=== EXCERPTED TEXT ===
+ + + + + + +

The PRESIDENT—Vehicles will still have to stop to have their passes checked.

Senator ROBERT RAY—What if they have a bomb on board?

Senator FAULKNER—That is the point. I have always been doubtful about them, although I am not going to go through past evidence. I have been concerned, and I have expressed that, about the type of bollard that was purchased. I have been concerned that an overseas supplier was used when there is, I think, very good technology here in Australia—better technology—that was not accessed by the parliament, which I found disappointing. But now that the things are in place, I do not understand how that expenditure of public moneys can be justified if the things are retracted for a significant period in the day. How do we justify such expenditure when the things are permanently down because they are not working too well and people want to get into the parliament quickly? It is a bit illogical, isn’t it?

The PRESIDENT—For an hour in the morning in the busy period, we thought that—

Senator FAULKNER—Heaven forbid, what if a terrorist decided that that was the hour that they might attack the building?

The PRESIDENT—Whoever comes through there has to have a security pass. Whether the bollards are up or whether they are down, it is still the same issue.

Senator FAULKNER—Are you seriously suggesting that a terrorist would be flashing a security pass?

The PRESIDENT—No, but the person who is in the vehicle would have to have a security pass or they do not get through.

Senator FAULKNER—But the bollards are down—they just drive through.

The PRESIDENT—You are just saying that they are going to come hurling straight through?

Senator FAULKNER—Exactly.

Senator ROBERT RAY—Usually suicide bombers do not worry about a speeding fine. This is the dilemma. I for one actually support you on the bollards issue. I think it is a necessary security thing. I would just urge you to persist until they work. I am not sure the security guard sends the right signal. I cannot understand why more people do not come in like I do, through the basement.

The PRESIDENT—That is the other thing we are doing: we are encouraging more people to come in through point 1, or through the basement. Arrangements are being made to make it a lot easier for people to do that.

+ + + + + + +

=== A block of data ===
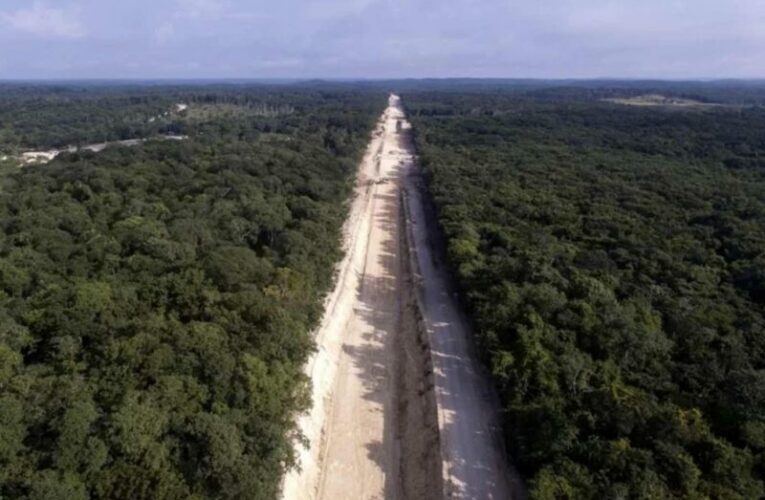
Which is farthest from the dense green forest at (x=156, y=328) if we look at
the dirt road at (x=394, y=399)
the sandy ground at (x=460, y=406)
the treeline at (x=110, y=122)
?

+ + + + + + +

=== PROBLEMS TO WORK ON ===
(1) In the exchange about the parliament's bollards, rewrite the passage from "Senator FAULKNER—Are you" to "do, through the basement.", changing "bollards" to "barriers".
(2) Answer these questions from the exchange about the parliament's bollards.
(a) What kind of supplier does Senator Faulkner say was used for the bollards?
(b) By what way does Senator Robert Ray say he comes in?
(c) Through what two routes does the President say more people are being encouraged to come in?
The data has nothing to do with the text.

=== SOLUTIONS TO EACH TASK ===
(1)
Senator FAULKNER—Are you seriously suggesting that a terrorist would be flashing a security pass?

The PRESIDENT—No, but the person who is in the vehicle would have to have a security pass or they do not get through.

Senator FAULKNER—But the barriers are down—they just drive through.

The PRESIDENT—You are just saying that they are going to come hurling straight through?

Senator FAULKNER—Exactly.

Senator ROBERT RAY—Usually suicide bombers do not worry about a speeding fine. This is the dilemma. I for one actually support you on the barriers issue. I think it is a necessary security thing. I would just urge you to persist until they work. I am not sure the security guard sends the right signal. I cannot understand why more people do not come in like I do, through the basement.

(2)
(a) An overseas supplier.
(b) Through the basement.
(c) Through point 1 or through the basement.